What is asked =>
Copy out word for word the rows below, from the line containing "Is pixel 485" through the line containing "10.3 metres", both included.

-- begin --

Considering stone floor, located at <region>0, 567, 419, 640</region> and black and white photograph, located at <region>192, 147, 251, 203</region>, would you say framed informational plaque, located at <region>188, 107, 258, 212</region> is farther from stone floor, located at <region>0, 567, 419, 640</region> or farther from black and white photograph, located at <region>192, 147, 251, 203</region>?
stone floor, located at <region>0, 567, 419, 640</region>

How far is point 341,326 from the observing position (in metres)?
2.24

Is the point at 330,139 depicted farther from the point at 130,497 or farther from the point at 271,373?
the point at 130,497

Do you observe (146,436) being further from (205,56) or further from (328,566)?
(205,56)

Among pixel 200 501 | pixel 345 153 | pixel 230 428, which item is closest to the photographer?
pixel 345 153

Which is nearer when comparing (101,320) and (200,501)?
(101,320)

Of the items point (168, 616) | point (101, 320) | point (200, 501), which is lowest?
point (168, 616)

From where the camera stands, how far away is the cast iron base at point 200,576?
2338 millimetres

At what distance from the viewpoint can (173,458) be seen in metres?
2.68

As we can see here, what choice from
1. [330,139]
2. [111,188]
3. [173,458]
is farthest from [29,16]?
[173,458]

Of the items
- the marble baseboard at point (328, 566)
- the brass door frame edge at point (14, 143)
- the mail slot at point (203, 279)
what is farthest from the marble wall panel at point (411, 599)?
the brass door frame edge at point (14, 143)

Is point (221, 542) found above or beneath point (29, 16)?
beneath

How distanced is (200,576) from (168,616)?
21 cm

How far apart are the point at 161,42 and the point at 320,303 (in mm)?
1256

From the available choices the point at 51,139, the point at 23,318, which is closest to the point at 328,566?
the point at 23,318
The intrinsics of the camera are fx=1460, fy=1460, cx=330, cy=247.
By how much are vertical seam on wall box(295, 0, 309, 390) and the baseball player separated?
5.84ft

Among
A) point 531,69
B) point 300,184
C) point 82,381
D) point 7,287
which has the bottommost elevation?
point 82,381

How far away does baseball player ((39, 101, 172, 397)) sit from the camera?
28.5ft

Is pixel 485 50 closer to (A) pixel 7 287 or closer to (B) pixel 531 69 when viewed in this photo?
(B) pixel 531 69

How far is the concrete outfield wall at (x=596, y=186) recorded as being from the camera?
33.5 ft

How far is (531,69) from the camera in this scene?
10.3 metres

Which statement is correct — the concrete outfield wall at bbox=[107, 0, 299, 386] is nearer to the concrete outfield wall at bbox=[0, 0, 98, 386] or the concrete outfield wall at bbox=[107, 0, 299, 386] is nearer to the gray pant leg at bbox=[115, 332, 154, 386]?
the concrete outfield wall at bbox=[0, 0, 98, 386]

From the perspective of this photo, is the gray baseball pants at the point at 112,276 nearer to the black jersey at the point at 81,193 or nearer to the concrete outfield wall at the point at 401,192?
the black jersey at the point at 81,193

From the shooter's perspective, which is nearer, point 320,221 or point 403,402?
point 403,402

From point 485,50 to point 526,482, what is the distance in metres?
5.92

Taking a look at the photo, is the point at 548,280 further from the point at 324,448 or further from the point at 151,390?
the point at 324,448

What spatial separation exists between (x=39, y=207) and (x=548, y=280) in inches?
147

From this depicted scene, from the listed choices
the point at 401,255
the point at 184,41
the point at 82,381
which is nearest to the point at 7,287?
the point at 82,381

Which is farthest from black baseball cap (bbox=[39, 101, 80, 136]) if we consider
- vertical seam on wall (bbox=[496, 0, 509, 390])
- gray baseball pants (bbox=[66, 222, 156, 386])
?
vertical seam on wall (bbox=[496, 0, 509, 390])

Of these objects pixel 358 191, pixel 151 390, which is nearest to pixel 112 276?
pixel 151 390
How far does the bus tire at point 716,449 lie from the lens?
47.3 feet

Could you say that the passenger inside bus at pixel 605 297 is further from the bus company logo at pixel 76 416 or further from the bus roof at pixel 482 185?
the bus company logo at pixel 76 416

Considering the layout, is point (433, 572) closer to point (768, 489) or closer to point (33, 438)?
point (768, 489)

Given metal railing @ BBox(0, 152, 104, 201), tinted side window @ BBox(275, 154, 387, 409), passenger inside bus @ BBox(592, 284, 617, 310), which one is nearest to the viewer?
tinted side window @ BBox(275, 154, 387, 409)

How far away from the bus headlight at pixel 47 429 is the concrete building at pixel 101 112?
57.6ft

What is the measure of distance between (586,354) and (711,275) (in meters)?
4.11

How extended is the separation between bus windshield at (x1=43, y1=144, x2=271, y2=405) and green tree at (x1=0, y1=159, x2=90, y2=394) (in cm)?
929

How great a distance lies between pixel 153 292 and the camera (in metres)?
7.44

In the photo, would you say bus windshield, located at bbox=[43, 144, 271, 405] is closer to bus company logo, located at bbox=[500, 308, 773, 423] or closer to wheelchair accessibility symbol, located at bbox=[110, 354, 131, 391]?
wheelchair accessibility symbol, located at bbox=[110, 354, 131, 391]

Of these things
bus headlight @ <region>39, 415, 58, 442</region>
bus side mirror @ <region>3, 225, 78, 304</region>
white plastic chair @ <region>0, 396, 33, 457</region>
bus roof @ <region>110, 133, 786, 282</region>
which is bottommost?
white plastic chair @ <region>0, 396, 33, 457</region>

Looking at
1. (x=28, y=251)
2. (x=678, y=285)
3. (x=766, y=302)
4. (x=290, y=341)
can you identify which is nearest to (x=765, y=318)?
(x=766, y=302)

-- end --

Full output =>
Is pixel 485 50 closer to (A) pixel 7 287 or closer to (B) pixel 531 69 when viewed in this photo?
(B) pixel 531 69

How far is the concrete outfield wall at (x=596, y=186) recorded as being from the camera?
33.5 ft

How far is (531,69) from the camera in this scene?
10.3 metres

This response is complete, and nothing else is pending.